If your focus is existing owners its not true that the Pi0W is the most common and if they are already owned they are certainly no cheaper.
But why are you even thinking about the odd occurance of a Pi owner thinking I could repurpose that than someone with an interest in voiceAI who wants to try a working best price/perf solution of an opensource design?

Well, let’s agree to disagree there, but I actually agree with your other remark that for a $15 price range we should probably look at embedded solutions. If you have some input there, I would love to hear it in the other forum topic.

I don’t think the embedded devices cut the mustard anymore as they are of a similar cost to many dedicated Socs of much more flexibility and capability.
You can take an embedded direction with those socs and create a Buildroot or Yocto ‘embedded’ solution as there is no advantage in cost with say what might be used such as the ESP32-LyraT-Mini.
────────────────
◆ What to produce ◆
Transcribe verbatim everything in the forum exchange on voice assistant hardware from "If your focus" down to "other forum topic.". Rely solely on the forum exchange on voice assistant hardware.
────────────────
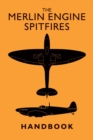 The Merlin Engine Spitfires Handbook - Book
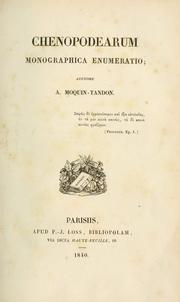 Cover of: Chenopodearum monographica enumeratio by Alfred Moquin-Tandon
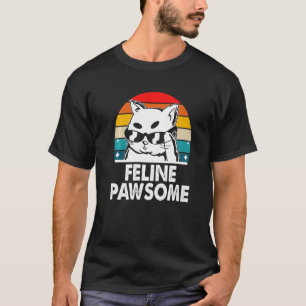 T-shirt Feline Awesome Motivational Cat Pun Inspirat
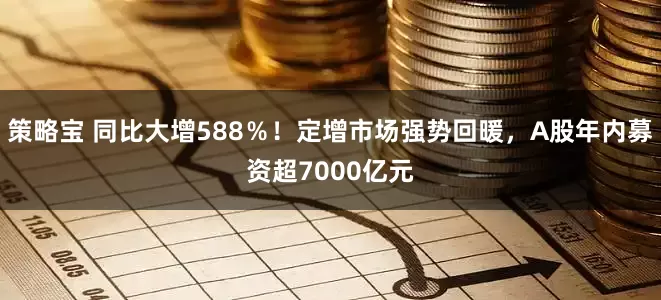 策略宝 同比大增588％！定增市场强势回暖，A股年内募资超7000亿元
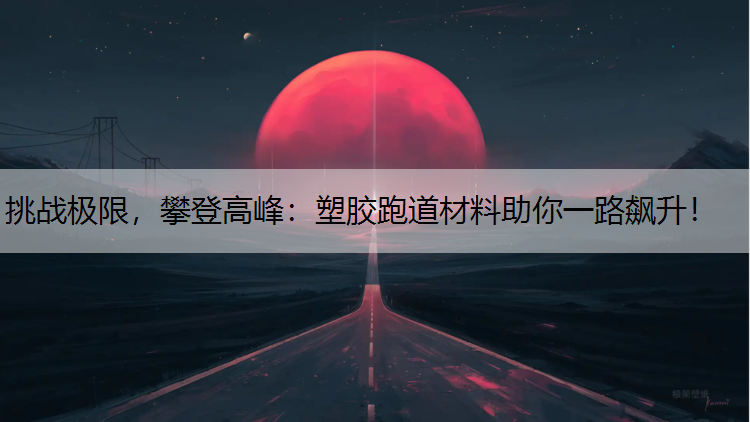 挑战极限，攀登高峰：塑胶跑道材料助你一路飙升！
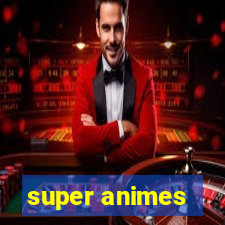 super animes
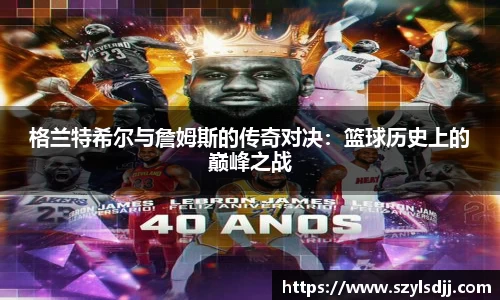 格兰特希尔与詹姆斯的传奇对决：篮球历史上的巅峰之战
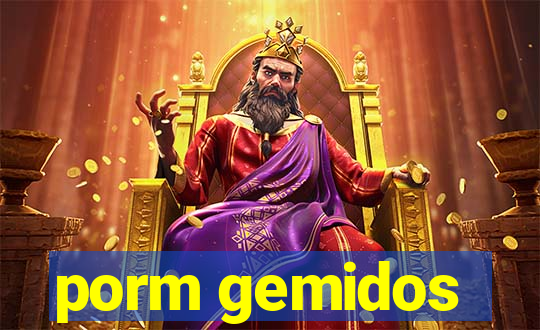 porm gemidos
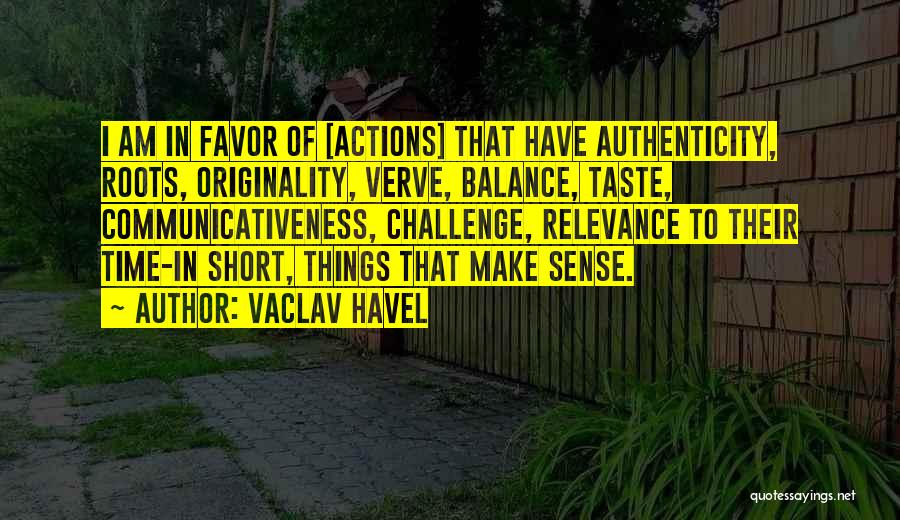 Verve Quotes By Vaclav Havel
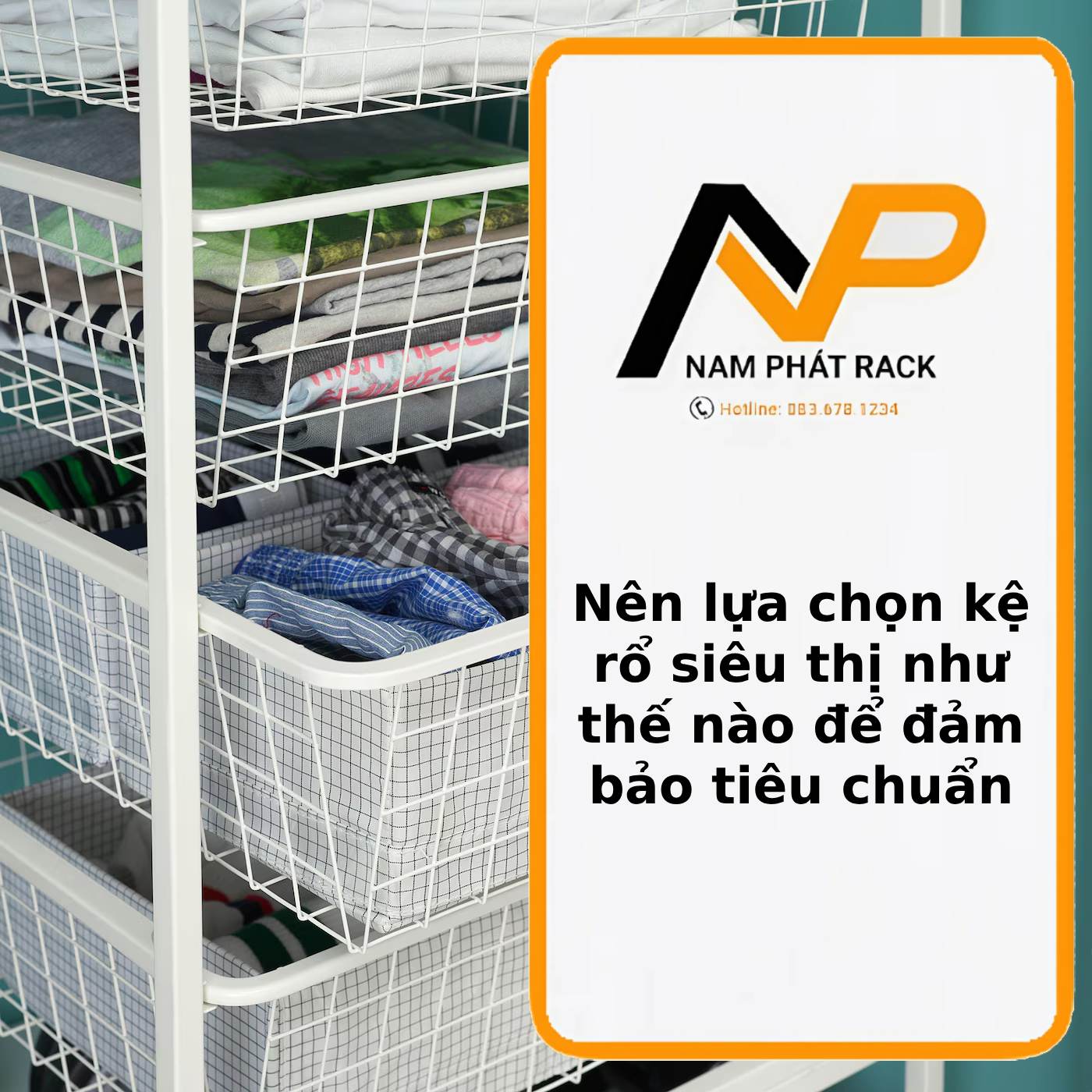 Nên lựa chọn kệ rổ siêu thị như thế nào để đảm bảo tiêu chuẩn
────────────────
◆ The completed task ◆
If your focus is existing owners its not true that the Pi0W is the most common and if they are already owned they are certainly no cheaper.
But why are you even thinking about the odd occurance of a Pi owner thinking I could repurpose that than someone with an interest in voiceAI who wants to try a working best price/perf solution of an opensource design?

Well, let’s agree to disagree there, but I actually agree with your other remark that for a $15 price range we should probably look at embedded solutions. If you have some input there, I would love to hear it in the other forum topic.